> _Source_
────

Culture

Le dessus des cartes

Rouler avec le GPS nous déshabitue de préparer notre voyage, de regarder les cartes, d’avoir du recul sur une région particulière, un département entier. Pourtant, à grande échelle, leur étude peut révéler bien des choses en matière de géopolitique. Nous n’en sommes peut-être pas là avec cette belle carte de l’Indre-et-Loire, millésime 1922, mais sa lecture attentive a de quoi émerveiller les curieux. Même cent ans après...

À première vue, la physionomie de l’Indre-et-Loire il y a un siècle n’est pas très différente de l’actuelle, le département ayant conservé ses limites de 1790 – ce qui lui avait alors permis de récupérer Bourgueil, la Touraine angevine, le Richelais, mais lui avait fait perdre Montrichard... Mais qui parle encore de cette immense région naturelle et céréalière baptisée « Champeigne », qui dessine un arc de cercle entre Cher, Indre et Indrois, du sud de Tours jusqu’à Montrésor ? Le plateau de Sainte-Maure est encore connu de nos jours, mais qui évoque la Gâtine, au nord du département ? À part, bien sûr, les habitants de la communauté de commune Gâtine-Racan...

────

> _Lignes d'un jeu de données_
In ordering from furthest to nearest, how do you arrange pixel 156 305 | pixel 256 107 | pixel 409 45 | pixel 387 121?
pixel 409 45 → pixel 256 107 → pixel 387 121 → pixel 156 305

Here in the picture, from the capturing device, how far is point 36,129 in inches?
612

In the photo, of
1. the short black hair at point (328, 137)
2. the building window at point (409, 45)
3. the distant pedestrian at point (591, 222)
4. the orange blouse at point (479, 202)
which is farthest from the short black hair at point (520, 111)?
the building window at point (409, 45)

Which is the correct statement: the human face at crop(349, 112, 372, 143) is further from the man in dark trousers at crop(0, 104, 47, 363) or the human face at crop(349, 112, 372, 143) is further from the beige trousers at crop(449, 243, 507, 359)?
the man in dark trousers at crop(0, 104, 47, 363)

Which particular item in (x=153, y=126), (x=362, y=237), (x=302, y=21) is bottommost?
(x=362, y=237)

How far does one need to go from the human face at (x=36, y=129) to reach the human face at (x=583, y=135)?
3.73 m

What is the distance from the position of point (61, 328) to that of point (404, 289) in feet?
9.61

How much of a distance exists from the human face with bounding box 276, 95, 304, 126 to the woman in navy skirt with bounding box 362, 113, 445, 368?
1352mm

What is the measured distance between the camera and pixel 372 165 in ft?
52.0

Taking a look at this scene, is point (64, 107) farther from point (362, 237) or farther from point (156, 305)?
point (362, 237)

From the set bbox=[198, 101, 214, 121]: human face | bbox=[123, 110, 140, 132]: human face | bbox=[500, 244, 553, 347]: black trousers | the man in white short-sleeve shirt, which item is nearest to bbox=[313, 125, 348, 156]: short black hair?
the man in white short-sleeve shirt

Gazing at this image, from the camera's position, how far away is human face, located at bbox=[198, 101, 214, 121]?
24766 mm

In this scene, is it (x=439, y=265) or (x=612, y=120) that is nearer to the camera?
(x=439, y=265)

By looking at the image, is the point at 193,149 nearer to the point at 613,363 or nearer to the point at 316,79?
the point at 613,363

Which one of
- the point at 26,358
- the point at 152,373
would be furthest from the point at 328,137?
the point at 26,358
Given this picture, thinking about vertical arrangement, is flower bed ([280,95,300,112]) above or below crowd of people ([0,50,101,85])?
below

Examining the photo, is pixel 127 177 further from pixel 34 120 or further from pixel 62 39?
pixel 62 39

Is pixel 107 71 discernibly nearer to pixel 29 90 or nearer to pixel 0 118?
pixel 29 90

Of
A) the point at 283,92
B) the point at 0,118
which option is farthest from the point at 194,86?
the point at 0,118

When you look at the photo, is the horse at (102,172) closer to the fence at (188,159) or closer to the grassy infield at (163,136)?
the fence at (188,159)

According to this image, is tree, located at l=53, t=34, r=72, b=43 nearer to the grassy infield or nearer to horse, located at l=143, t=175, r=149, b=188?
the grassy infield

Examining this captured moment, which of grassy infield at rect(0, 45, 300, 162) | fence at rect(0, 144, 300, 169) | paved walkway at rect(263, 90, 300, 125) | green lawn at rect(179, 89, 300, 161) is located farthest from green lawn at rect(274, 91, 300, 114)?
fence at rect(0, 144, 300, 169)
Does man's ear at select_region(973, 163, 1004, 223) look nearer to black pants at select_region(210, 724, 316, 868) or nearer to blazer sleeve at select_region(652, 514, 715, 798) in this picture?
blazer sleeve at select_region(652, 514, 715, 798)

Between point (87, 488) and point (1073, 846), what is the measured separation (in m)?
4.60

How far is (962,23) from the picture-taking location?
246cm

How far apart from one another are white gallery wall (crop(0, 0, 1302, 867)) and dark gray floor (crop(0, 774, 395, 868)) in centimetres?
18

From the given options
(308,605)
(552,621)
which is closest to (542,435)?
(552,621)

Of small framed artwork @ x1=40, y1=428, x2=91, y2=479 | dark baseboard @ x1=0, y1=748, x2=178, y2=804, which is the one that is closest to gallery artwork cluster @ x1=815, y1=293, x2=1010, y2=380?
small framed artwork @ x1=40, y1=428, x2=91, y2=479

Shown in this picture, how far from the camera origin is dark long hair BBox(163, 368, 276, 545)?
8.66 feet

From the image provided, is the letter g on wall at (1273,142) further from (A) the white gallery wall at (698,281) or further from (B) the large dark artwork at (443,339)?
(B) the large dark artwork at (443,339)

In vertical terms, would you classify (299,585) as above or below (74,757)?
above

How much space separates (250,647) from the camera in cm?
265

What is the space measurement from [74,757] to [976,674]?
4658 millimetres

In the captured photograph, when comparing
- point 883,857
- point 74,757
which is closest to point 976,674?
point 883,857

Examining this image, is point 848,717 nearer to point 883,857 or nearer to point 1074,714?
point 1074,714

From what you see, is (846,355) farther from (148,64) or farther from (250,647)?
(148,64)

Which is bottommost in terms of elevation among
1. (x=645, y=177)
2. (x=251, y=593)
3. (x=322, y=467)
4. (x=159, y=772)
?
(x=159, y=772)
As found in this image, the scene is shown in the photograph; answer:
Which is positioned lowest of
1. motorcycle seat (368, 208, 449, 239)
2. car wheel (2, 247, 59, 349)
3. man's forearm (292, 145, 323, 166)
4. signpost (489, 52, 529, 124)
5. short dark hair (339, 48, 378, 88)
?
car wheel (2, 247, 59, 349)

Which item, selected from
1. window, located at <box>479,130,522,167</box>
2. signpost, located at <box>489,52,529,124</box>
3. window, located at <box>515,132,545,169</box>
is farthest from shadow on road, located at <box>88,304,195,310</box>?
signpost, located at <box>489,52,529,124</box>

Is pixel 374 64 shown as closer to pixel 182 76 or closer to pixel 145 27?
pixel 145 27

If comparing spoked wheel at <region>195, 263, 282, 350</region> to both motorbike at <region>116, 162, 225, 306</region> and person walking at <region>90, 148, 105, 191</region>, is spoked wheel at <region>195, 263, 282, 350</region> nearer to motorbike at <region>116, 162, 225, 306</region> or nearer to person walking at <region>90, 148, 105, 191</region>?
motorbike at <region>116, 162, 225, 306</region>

────

> _Exercices_
1. Répondez à ces questions sur l'article consacré à la carte de l'Indre-et-Loire :
(a) De quelle année date la carte présentée ?
(b) Quelle localité le département a-t-il perdue en conservant ses limites de 1790 ?
(c) Dans quelle partie du département se trouve la Gâtine ?
2. Modifiez les enregistrements depuis la ligne contenant « Examining this image, is » jusqu'à la fin des enregistrements, en remplaçant « window » par « pane » sans rien changer d'autre. Ne redonnez que ces lignes.

> _Corrigé_
1.
(a) 1922.
(b) Montrichard.
(c) Au nord du département.

2.
Examining this image, is point 848,717 nearer to point 883,857 or nearer to point 1074,714?
point 1074,714

From what you see, is (846,355) farther from (148,64) or farther from (250,647)?
(148,64)

Which is bottommost in terms of elevation among
1. (x=645, y=177)
2. (x=251, y=593)
3. (x=322, y=467)
4. (x=159, y=772)
?
(x=159, y=772)
As found in this image, the scene is shown in the photograph; answer:
Which is positioned lowest of
1. motorcycle seat (368, 208, 449, 239)
2. car wheel (2, 247, 59, 349)
3. man's forearm (292, 145, 323, 166)
4. signpost (489, 52, 529, 124)
5. short dark hair (339, 48, 378, 88)
?
car wheel (2, 247, 59, 349)

Which item, selected from
1. pane, located at <box>479,130,522,167</box>
2. signpost, located at <box>489,52,529,124</box>
3. pane, located at <box>515,132,545,169</box>
is farthest from shadow on road, located at <box>88,304,195,310</box>?
signpost, located at <box>489,52,529,124</box>

Is pixel 374 64 shown as closer to pixel 182 76 or closer to pixel 145 27?
pixel 145 27

If comparing spoked wheel at <region>195, 263, 282, 350</region> to both motorbike at <region>116, 162, 225, 306</region> and person walking at <region>90, 148, 105, 191</region>, is spoked wheel at <region>195, 263, 282, 350</region> nearer to motorbike at <region>116, 162, 225, 306</region> or nearer to person walking at <region>90, 148, 105, 191</region>?
motorbike at <region>116, 162, 225, 306</region>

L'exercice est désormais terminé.